If so, he suddenly wanted to find it.
“Strange,” he murmured. “We always imagine that if we could take away all the agression and base needs, the dark gut reactions of human beings, we would have a superior man. You don’t look very superior right now, Captain Kirk.”
“I don’t feel superior,” Kirk said. “Besides, benevolence is easy—just make everyone an android with the brute programmed out. Would you put your android in charge of the ship on a long-term basis?”
He looked at Picard—a startling instant, until Picard remembered that the computer had his record and logs just as it had James Kirk’s.
“Data? … No, not long term,” he admitted. “Not yet. He has the intelligence, but he doesn’t have the instinct. He can follow a line of logic, like Vulcans—”
“But Vulcans haven’t prevailed as the strong shield of the galaxy, as you might imagine they would. The synthesis of the two parts of us has allowed humans to be the prevailing wind of the galaxy.” Kirk listened to his own words, then sighed. “And I’ve lost it.”
“I wonder,” Picard said quietly. “Is that bit of evil in us really the thing that makes us strong? The tough side—getting angry, the survival instinct … is that what makes us move faster, think harder … some call it an edge. ‘Eye of the tiger.’ But every brute has that.”
“Then what do I have?” the mild Kirk asked.
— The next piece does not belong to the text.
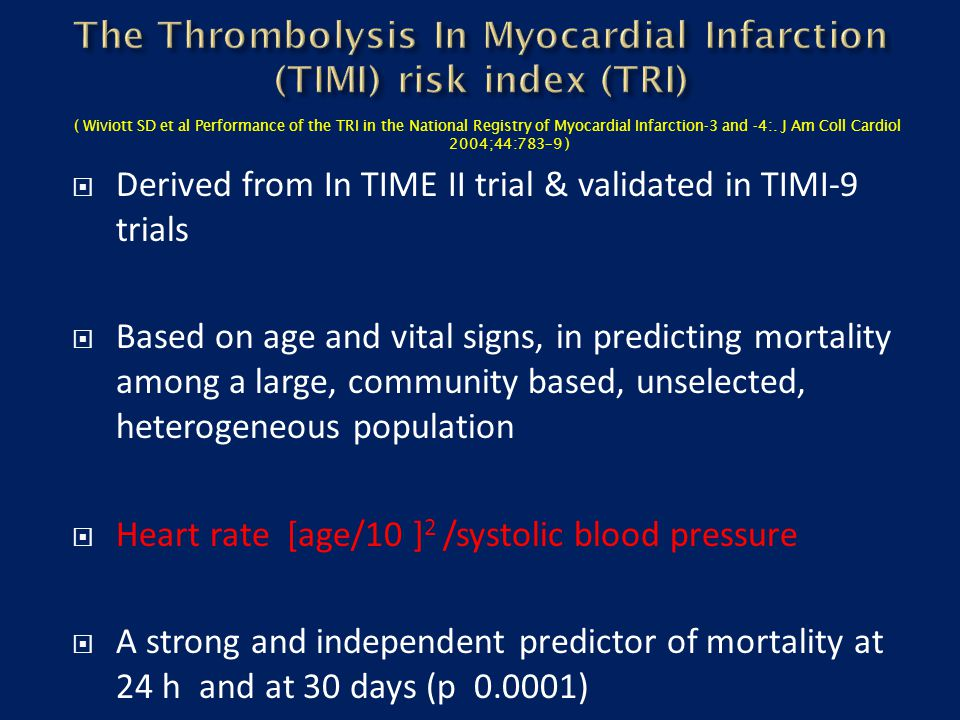 The Thrombolysis In Myocardial Infarction (TIMI) risk index (TRI)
Bitterness cut through the sorrow in his face.
“You have the thoughtfulness of command,” Picard told him. “You have the elements that allow the survival instinct to become creative. You have what it takes to stay calm when others are losing control. It’s crucial. Especially for command. The captain has to be the last one on board to lose control.”
Kirk gazed at the tabletop, his fingers interlaced there. “And it’s what makes you realize there are things bigger than your own survival that are worth dying for. It’s what keeps me at my post, fighting the big odds even though I know we’re going to die now and it’s worth that.”
Picard sat on the edge of the table. “Like Bateson did,” he recalled. “Why you die … the reason you fight. The cruder side of us would run.”
“I don’t want to run,” Kirk uttered. “I don’t want to fight. I want to hide.